Simon Cowell has been credited with launching hit British reality TV shows like The X Factor and Britain's Got Talent. Photo / Getty Images
Reality television guru Simon Cowell, 63, has revealed how becoming a dad saved him from a "dark" obsession with work, while opening up about his rebellious childhood.
Credited with founding highly successful shows like Britain's Got Talent and The X Factor, as well as pioneering the careers of Harry Styles, Susan Boyle, Leona Lewis and launching bands like Fifth Harmony, One Direction and Little Mix, Cowell admitted he was "obsessed" with work.
"If Eric hadn't come along, God knows what would have happened," he told The Sun.
Cowell said he suffered crippling lows when ratings for the UK X Factor began to slump. The reality TV show later ended in 2018.
"I'm not a wall puncher but I'd tear my hair out, then be sitting there at 4am saying, 'What am I going to do?' Coming up with ridiculous ideas like the six-chair challenge."
He also admitted that without his 8-year-old son Eric — his child with fiancee Lauren Silverman, 45 — he might still be trapped in a toxic cycle of misery.
"Before Eric, my life was 99 per cent work — I was obsessed with it.
"I got to that point where everything was about, 'If you're not rating against this then you're a failure,' and I stopped enjoying what I was doing and I was miserable the whole time.

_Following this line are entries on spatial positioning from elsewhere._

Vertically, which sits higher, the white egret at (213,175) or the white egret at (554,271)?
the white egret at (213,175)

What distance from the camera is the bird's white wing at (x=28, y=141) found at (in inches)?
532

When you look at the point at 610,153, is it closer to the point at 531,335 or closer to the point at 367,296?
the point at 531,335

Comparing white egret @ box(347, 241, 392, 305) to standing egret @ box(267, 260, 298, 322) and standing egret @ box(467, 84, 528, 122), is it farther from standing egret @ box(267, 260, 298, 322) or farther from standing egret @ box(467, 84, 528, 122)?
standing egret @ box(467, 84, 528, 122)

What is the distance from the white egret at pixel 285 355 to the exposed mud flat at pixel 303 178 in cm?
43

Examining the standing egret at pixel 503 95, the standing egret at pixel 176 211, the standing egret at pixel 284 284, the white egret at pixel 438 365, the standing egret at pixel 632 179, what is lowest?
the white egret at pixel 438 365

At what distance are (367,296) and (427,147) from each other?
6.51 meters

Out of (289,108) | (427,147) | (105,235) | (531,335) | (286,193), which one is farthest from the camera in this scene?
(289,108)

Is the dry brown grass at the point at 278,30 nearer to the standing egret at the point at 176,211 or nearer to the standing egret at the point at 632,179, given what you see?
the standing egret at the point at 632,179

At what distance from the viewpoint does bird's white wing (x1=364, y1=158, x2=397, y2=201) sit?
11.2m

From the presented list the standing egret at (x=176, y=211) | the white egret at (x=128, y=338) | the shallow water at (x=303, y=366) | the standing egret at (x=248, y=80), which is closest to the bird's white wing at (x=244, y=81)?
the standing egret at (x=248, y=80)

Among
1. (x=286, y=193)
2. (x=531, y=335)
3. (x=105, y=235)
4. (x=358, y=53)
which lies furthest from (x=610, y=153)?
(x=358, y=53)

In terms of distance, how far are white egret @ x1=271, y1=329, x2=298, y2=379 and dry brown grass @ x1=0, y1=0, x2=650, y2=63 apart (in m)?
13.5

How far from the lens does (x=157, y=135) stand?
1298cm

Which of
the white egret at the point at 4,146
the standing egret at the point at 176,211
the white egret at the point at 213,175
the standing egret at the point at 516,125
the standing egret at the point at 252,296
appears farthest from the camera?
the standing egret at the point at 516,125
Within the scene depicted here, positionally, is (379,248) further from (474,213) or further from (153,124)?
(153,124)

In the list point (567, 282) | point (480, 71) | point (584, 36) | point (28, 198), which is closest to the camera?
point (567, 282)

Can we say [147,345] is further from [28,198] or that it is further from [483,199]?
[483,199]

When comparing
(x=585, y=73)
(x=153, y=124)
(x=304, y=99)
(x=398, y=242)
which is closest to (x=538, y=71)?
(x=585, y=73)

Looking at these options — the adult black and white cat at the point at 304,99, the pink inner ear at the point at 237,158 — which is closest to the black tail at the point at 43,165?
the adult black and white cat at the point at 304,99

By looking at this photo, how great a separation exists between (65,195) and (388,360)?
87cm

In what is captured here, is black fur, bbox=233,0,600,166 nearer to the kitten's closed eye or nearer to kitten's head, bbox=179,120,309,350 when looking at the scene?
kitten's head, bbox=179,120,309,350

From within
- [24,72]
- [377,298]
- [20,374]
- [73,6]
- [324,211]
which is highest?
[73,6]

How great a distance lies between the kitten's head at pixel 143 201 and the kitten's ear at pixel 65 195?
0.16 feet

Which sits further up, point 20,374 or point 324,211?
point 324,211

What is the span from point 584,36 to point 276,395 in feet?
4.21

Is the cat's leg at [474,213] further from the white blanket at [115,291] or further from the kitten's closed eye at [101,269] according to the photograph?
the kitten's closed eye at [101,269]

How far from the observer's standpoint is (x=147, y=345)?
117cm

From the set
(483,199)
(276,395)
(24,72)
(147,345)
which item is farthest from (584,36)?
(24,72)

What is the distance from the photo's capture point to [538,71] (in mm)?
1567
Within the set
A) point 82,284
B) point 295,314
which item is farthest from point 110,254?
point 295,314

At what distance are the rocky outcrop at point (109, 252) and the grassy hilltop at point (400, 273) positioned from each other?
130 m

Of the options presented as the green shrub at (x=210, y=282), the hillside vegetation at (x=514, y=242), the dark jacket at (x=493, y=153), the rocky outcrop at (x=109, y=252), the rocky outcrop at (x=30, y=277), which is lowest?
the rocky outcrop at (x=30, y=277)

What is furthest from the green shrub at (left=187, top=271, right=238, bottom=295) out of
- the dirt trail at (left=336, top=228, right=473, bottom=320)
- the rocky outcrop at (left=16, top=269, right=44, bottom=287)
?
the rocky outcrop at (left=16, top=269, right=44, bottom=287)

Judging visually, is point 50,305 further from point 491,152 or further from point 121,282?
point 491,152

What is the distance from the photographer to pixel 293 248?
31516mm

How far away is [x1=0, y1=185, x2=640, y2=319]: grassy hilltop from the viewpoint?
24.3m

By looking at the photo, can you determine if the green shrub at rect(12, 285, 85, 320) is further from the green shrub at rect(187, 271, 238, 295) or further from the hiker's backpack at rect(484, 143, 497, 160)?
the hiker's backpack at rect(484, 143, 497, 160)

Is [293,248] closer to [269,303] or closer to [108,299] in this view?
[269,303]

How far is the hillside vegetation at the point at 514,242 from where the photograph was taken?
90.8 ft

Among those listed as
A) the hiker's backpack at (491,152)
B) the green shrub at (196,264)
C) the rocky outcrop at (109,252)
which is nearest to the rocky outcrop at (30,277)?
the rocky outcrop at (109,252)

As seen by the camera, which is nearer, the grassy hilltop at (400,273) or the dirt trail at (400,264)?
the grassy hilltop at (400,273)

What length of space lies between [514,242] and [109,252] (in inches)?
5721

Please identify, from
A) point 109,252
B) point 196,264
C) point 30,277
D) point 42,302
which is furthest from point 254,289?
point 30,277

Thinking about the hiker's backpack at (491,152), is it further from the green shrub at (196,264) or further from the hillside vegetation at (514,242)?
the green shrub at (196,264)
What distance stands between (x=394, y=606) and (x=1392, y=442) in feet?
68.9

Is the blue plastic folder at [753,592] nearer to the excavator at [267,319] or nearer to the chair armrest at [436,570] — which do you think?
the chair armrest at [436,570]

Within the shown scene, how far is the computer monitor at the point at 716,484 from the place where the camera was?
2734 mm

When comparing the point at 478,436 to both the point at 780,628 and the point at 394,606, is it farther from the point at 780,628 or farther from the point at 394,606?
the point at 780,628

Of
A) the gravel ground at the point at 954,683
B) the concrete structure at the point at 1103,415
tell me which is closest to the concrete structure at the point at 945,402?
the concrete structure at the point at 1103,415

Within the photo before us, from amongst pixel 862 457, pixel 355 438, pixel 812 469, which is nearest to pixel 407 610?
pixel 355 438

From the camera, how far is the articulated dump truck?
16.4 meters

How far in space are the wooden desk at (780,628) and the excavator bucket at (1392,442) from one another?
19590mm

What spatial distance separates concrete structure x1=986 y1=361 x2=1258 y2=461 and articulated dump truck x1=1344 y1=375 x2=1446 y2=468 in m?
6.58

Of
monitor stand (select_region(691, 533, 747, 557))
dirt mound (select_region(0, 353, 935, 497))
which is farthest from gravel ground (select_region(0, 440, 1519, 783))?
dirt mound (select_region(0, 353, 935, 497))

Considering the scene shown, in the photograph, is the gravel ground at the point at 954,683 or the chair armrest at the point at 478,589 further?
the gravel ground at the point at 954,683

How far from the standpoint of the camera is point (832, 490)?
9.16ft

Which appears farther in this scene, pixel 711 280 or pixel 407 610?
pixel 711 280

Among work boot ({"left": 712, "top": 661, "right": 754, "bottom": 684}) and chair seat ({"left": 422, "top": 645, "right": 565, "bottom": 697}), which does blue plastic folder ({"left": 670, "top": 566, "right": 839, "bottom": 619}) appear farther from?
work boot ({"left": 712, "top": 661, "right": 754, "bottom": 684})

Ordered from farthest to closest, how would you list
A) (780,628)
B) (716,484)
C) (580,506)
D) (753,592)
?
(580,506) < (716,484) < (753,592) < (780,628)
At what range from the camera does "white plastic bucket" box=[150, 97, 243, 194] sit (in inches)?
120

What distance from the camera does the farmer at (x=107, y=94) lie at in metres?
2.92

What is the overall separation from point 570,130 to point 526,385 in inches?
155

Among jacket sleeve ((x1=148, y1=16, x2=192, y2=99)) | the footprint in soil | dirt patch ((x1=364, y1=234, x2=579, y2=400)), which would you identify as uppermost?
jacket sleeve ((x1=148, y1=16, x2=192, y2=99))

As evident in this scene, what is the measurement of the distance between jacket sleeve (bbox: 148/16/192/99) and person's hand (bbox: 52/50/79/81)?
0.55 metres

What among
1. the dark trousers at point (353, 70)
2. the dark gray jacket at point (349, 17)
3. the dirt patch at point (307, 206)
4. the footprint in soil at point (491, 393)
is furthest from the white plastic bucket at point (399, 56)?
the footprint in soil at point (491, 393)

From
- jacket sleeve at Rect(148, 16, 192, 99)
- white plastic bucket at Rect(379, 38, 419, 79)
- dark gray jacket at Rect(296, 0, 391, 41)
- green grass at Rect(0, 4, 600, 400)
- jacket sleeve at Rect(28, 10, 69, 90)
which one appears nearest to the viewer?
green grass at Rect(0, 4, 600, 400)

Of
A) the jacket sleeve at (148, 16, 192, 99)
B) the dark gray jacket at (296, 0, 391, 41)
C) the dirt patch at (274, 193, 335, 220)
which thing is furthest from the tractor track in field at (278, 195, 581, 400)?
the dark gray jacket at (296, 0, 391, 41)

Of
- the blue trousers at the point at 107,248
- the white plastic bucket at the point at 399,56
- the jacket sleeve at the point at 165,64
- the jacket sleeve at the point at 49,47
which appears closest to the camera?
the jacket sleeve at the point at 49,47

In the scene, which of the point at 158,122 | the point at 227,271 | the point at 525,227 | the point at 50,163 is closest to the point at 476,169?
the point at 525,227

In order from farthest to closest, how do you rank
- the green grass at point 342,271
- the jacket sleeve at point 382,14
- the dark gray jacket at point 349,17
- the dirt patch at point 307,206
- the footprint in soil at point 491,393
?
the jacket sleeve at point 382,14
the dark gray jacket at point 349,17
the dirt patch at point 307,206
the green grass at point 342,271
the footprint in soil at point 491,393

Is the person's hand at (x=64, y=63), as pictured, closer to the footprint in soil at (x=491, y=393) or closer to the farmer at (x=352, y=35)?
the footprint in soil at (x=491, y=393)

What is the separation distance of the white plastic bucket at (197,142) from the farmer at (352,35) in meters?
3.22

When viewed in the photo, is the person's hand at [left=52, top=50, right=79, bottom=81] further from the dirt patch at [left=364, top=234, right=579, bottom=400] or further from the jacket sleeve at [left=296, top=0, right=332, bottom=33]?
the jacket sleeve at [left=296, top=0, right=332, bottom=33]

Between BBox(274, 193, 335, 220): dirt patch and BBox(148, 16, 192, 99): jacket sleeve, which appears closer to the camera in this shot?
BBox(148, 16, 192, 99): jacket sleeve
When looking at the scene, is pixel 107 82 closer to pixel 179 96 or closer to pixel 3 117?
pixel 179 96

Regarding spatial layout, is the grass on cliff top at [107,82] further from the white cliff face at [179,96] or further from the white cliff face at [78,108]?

"I was obsessed with beating the competition. I took it to a ridiculous level and I would get really down about that stuff, to the point I was depressed."
Health turnaround after horror smash
Cowell also spoke about how a horror cycle crash in 2020 made him re-evaluate his relationship with health and fitness.
The music mogul was riding an electric bike in Malibu, California when he fell and was rushed to hospital with a broken back. Although his six-hour surgery was successful, he said the accident was a wake-up call.
"Weirdly when I broke my back, it was like it was meant to happen — because I realised in my recovery that I was not as fit as I thought I was," he told the publication.
"I didn't realise that I actually hadn't walked for 20 years.
"And so while it was bad when it happened, I feel better now than I did before the crash."
I was drinking and smoking at 8
Cowell also spoke about his rebellious younger years, including the time he "hijacked a bus with a pea gun" at just 12 years old.
Speaking to The Sun, Cowell said he had begun drinking and smoking at 8, and described himself as "a nightmare".
"I thought it wouldn't be taken seriously, but the driver called the police and I was arrested. I remember going back home and my mum being furious," he said.
"She was the disciplinarian, my dad was always the softer one.
"He said so many things that stuck with me, but I can't remember him ever raising his voice to me."
Cowell admitted that while he was "smart," he wasn't academic and was easily bored.
"I was so bad, slightly living on the edge," he said.
"So it was school after school, and then I was out at 16."
I'm a very different man
Reflecting on the past few years, Cowell told The Sun that he's now a changed man. It's a transformation he largely attributes to having become a parent.
"Eric changed everything, to be honest. After I lost my mum and my dad, you kind of think you're never going to feel that love again — that's it," he said.